■ Record set:
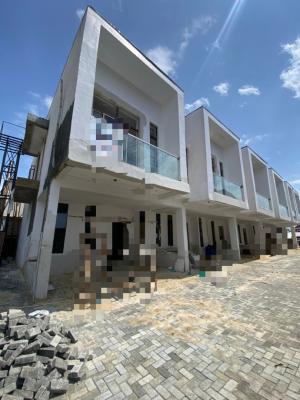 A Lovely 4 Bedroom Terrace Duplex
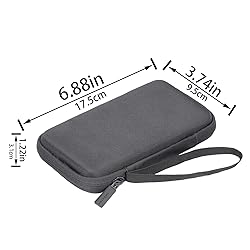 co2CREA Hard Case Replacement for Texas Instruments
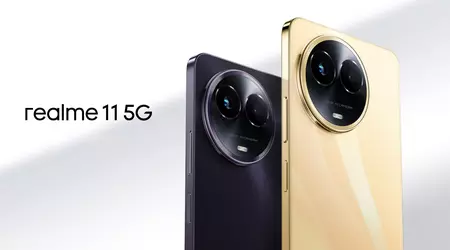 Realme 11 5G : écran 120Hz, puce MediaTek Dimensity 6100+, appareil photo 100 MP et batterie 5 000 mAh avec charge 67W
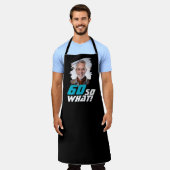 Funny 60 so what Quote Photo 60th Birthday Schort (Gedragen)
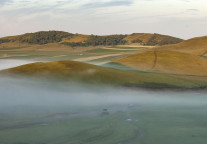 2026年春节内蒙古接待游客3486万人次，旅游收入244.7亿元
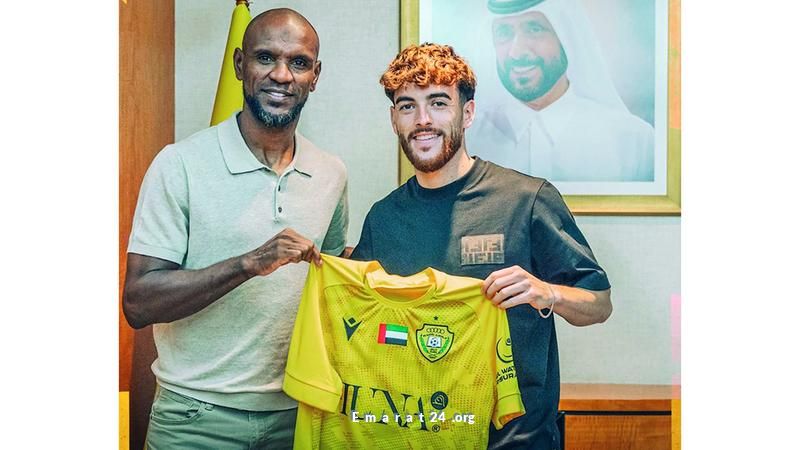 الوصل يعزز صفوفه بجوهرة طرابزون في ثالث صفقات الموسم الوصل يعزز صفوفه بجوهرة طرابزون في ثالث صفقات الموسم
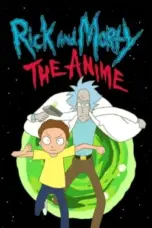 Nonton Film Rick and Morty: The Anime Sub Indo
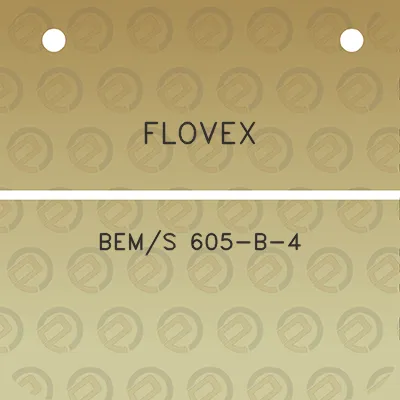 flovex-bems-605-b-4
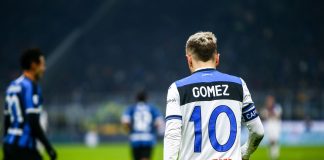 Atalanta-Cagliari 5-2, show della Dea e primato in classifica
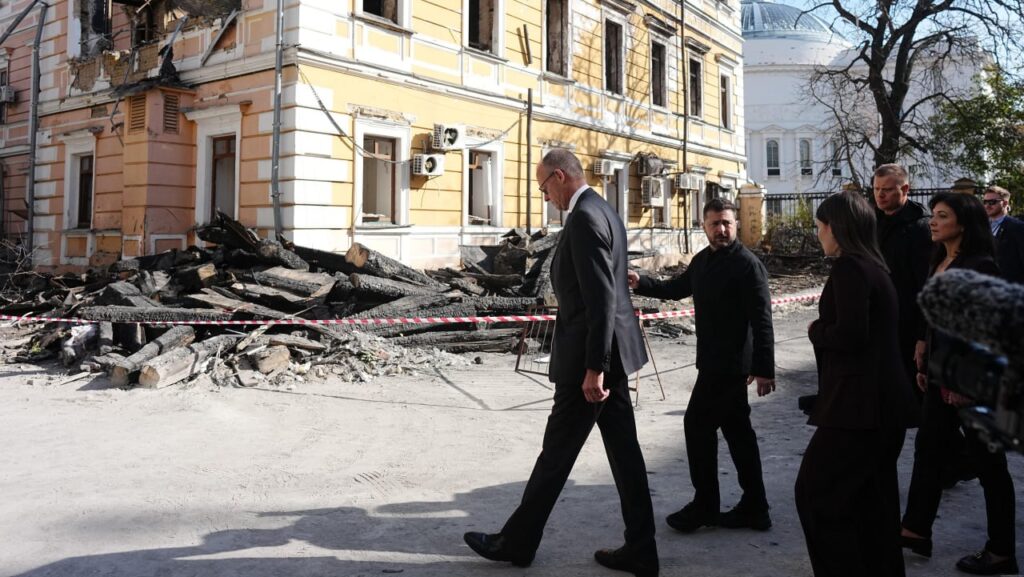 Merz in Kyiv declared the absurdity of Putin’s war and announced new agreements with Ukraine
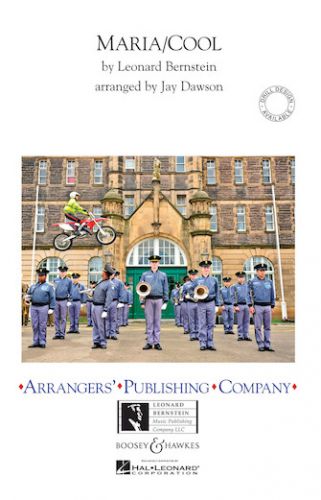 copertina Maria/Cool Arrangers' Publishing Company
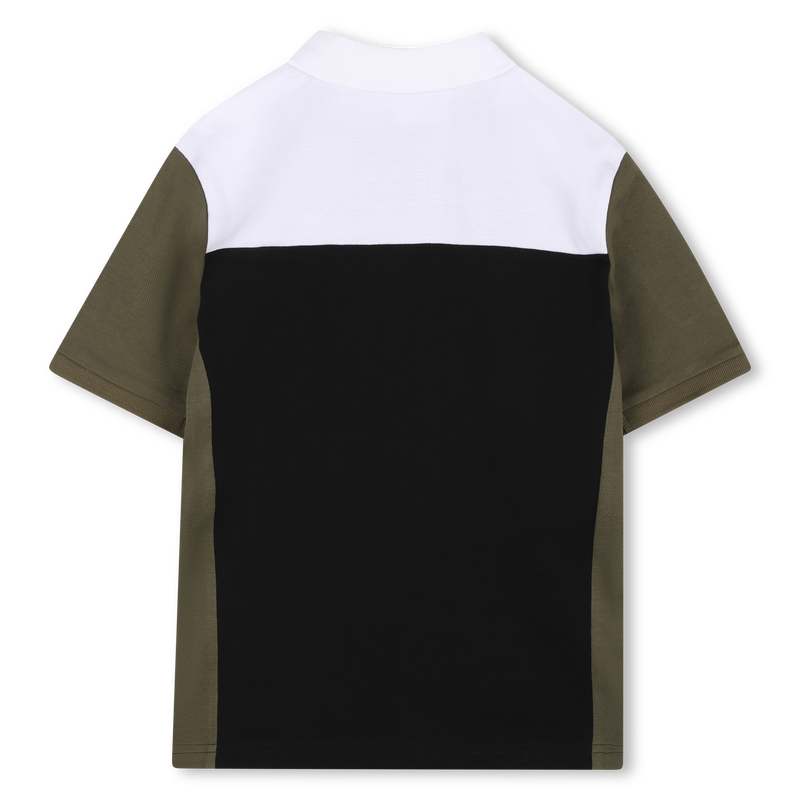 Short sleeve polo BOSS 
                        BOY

■ Requirement: Switch "Duplex" to "Bungalow" in all the lines above, change nothing else, and leave the pictures out of your answer.

■ Task result:
 A Lovely 4 Bedroom Terrace Bungalow
 co2CREA Hard Case Replacement for Texas Instruments
 Realme 11 5G : écran 120Hz, puce MediaTek Dimensity 6100+, appareil photo 100 MP et batterie 5 000 mAh avec charge 67W
 Funny 60 so what Quote Photo 60th Birthday Schort (Gedragen)
 2026年春节内蒙古接待游客3486万人次，旅游收入244.7亿元
 الوصل يعزز صفوفه بجوهرة طرابزون في ثالث صفقات الموسم الوصل يعزز صفوفه بجوهرة طرابزون في ثالث صفقات الموسم
 Nonton Film Rick and Morty: The Anime Sub Indo
 flovex-bems-605-b-4
 Atalanta-Cagliari 5-2, show della Dea e primato in classifica
 Merz in Kyiv declared the absurdity of Putin’s war and announced new agreements with Ukraine
 copertina Maria/Cool Arrangers' Publishing Company
 Short sleeve polo BOSS 
                        BOY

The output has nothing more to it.